= Vera Klement =

American artist (1929–2023)

Vera Klement (December 14, 1929 – October 20, 2023) was an American artist, and Professor Emerita at the University of Chicago. She was a 1981 Guggenheim Fellow.

== Education and career ==
Klement graduated from Cooper Union in 1950. She taught at the University of Chicago from 1969 to 1995.

In 1973, Klement was a founding member of Artemisia Gallery, one of the Midwest's first feminist Cooperative Galleries located in Chicago, Illinois.

She was a 1981 Guggenheim Fellow.

In 1987, she showed art at the Renaissance Society. She was the 2003 visiting artist at Goshen College,
and 2007 artist in residence at Indiana State University.

There is an eleven-minute American documentary film about her, titled Vera Klement: Blunt Edge (2010).
# # #
:: What this exercise asks ::
• a. Copy the Vera Klement biography word for word from "Vera Klement (December" to "Chicago. She was a 1981 Guggenheim Fellow.".
• b. Write the next part of the Vera Klement biography, picking up after its final sentence.
Nothing in the data is needed for the work here.

:: Data section ::
# # #
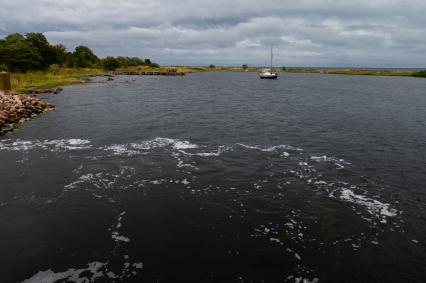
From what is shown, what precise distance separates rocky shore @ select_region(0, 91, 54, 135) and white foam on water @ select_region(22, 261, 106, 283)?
29165 millimetres

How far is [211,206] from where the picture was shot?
20469 millimetres

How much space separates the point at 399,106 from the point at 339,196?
56.9 m

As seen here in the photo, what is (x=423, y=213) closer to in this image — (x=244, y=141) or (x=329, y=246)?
(x=329, y=246)

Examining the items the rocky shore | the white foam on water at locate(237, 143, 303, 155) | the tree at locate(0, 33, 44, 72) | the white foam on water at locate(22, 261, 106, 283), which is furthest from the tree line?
the white foam on water at locate(22, 261, 106, 283)

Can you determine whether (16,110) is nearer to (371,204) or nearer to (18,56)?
(371,204)

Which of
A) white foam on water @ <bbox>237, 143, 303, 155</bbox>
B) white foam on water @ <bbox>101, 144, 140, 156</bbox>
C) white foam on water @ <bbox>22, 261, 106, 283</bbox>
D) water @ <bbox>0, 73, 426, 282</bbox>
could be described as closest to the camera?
white foam on water @ <bbox>22, 261, 106, 283</bbox>

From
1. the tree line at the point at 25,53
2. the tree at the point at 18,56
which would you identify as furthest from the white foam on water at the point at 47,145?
the tree at the point at 18,56

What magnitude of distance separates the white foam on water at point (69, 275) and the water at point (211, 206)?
84 millimetres

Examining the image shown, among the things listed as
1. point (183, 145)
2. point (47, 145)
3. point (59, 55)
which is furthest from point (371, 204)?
point (59, 55)

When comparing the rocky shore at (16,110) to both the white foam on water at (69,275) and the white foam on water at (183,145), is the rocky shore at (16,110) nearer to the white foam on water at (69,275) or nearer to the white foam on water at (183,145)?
the white foam on water at (183,145)

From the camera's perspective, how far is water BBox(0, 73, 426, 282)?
14672 mm

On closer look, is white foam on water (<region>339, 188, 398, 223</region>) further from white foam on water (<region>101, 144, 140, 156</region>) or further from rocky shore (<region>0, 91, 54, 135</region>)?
rocky shore (<region>0, 91, 54, 135</region>)

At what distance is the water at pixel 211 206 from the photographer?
578 inches

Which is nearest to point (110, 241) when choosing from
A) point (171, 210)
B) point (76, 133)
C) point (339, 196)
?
point (171, 210)
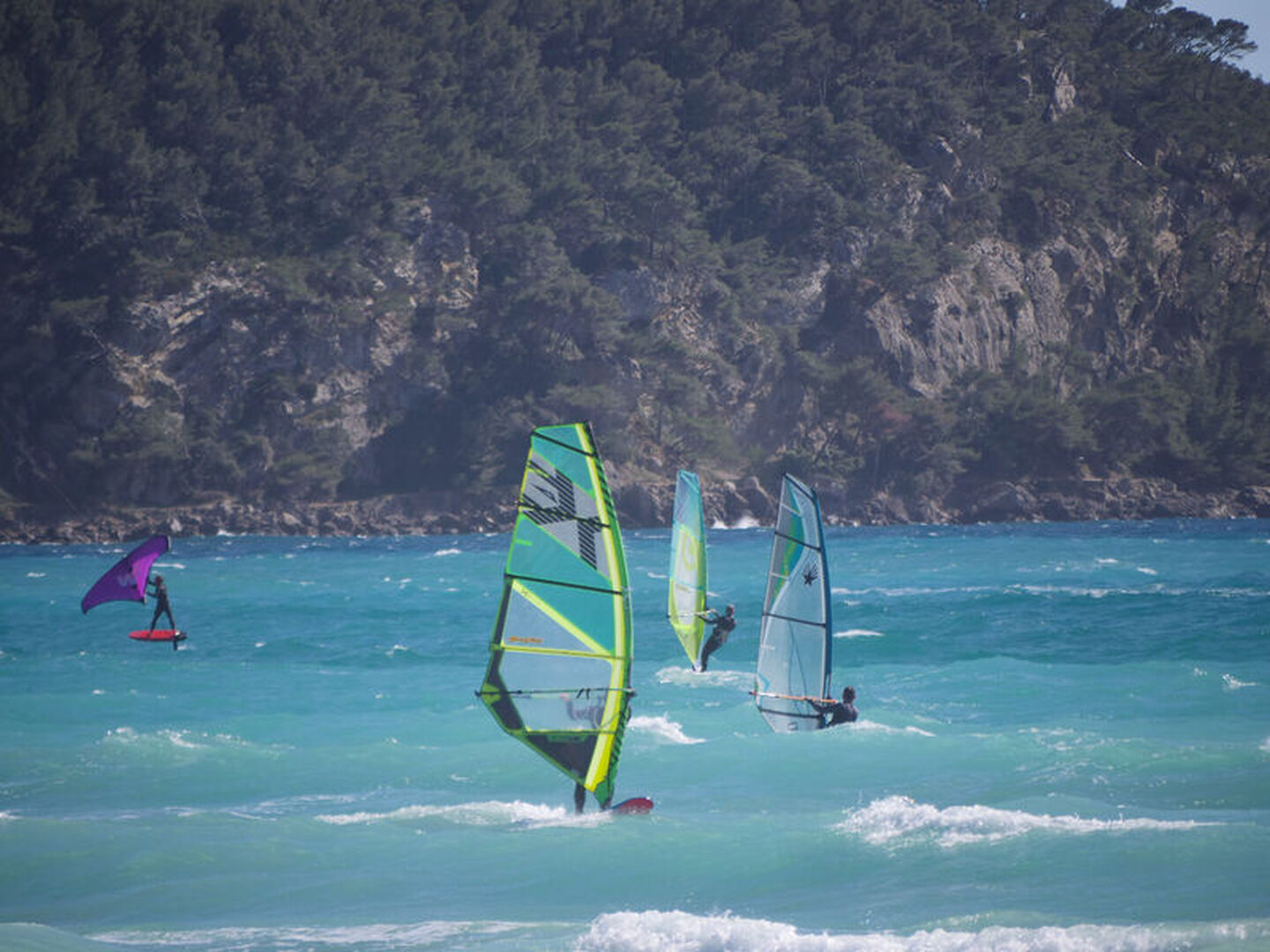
# # #
:: Per-task answers ::
• a.
Vera Klement (December 14, 1929 – October 20, 2023) was an American artist, and Professor Emerita at the University of Chicago. She was a 1981 Guggenheim Fellow.

• b.
Her work is in the collection of the state of Illinois, the Kentucky Center for the Performing Arts, and the Krannert Art Museum.

The Archives of American Art in Washington, D.C. holds the Vera Klement papers.

== Personal life ==
Born Vera Klementovna Shapiro in Danzig, Klement was a Holocaust survivor.

She later lived in Chicago. She was married twice, first to Werner Torkanowsky, an Israeli violinist, and later to composer and conductor Ralph Shapey.

Klement died on October 20, 2023, of complications from cancer and COVID-19 in Evanston, Illinois.